## Text shown:
Once you've installed the prerequisites, verify that Redis is operational by running:

 
sudo systemctl status redis

If Redis is running smoothly, you'll see "active (running)" in the status output:

Output
● redis-server.service - Advanced key-value store
     Loaded: loaded (/lib/systemd/system/redis-server.service; enabled; vendor preset: enabled)
     Active: active (running) since Thu 2023-12-21 10:11:36 UTC; 27s ago
       Docs: http://redis.io/documentation, man:redis-server(1)
   Main PID: 6395 (redis-server)
     Status: "Ready to accept connections"
      Tasks: 5 (limit: 2244)
     Memory: 2.5M
        CPU: 153ms
     CGroup: /system.slice/redis-server.service
             └─6395 "/usr/bin/redis-server 127.0.0.1:6379"

Dec 21 10:11:36 bullmq-server systemd[1]: Starting Advanced key-value store...
Dec 21 10:11:36 bullmq-server systemd[1]: Started Advanced key-value store.

## Goal:
Answer these from the Redis status check above:
(a) What command does it run to verify that Redis is operational?
(b) What message appears on the "Status:" line of the output?
(c) What address and port are listed for the redis-server process?

## Given material:
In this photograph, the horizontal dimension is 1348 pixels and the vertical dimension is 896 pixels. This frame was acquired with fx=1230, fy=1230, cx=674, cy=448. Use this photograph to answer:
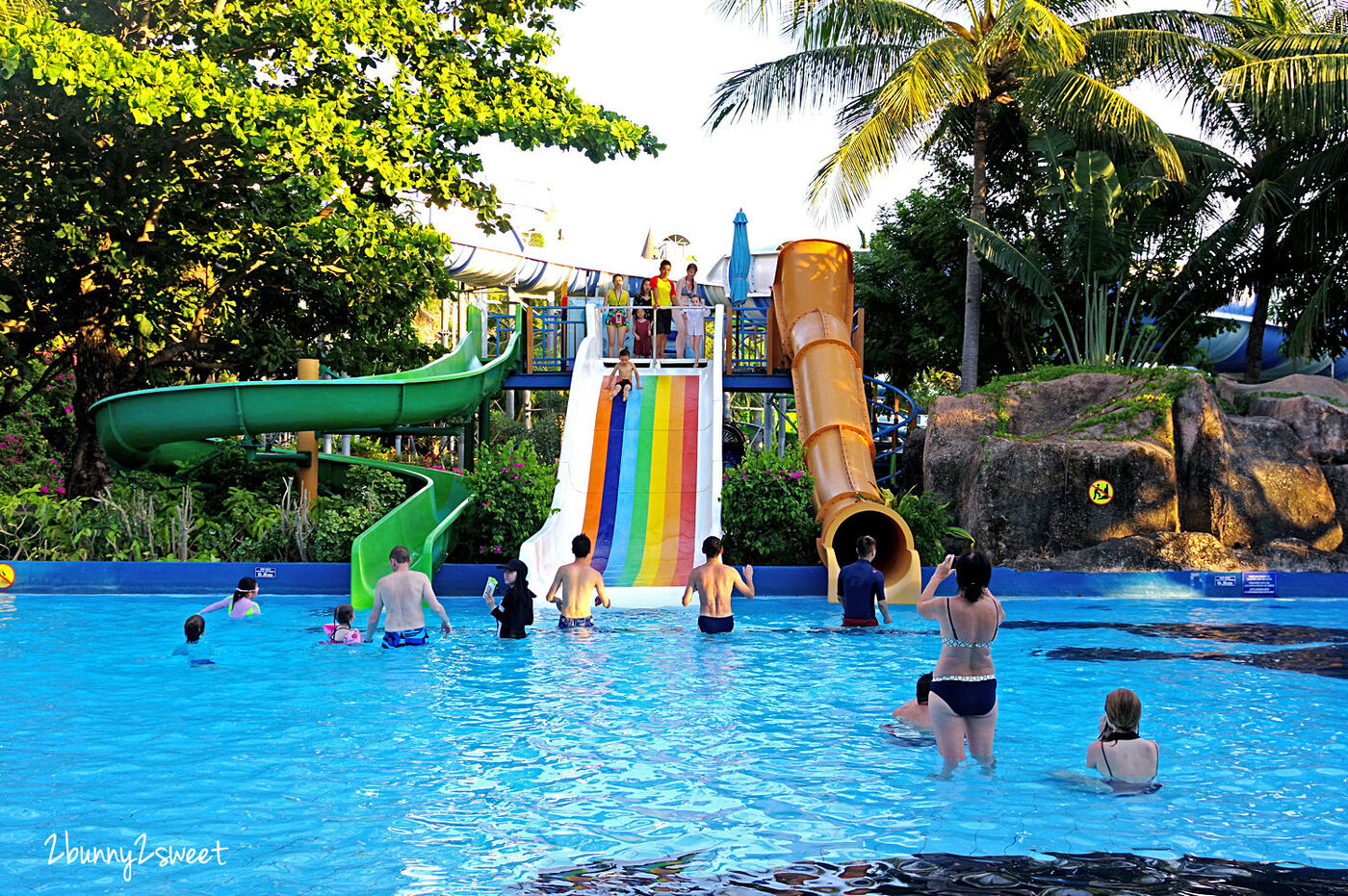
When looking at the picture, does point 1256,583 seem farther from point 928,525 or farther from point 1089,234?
point 1089,234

## Response to the task:
(a) sudo systemctl status redis
(b) "Ready to accept connections"
(c) 127.0.0.1:6379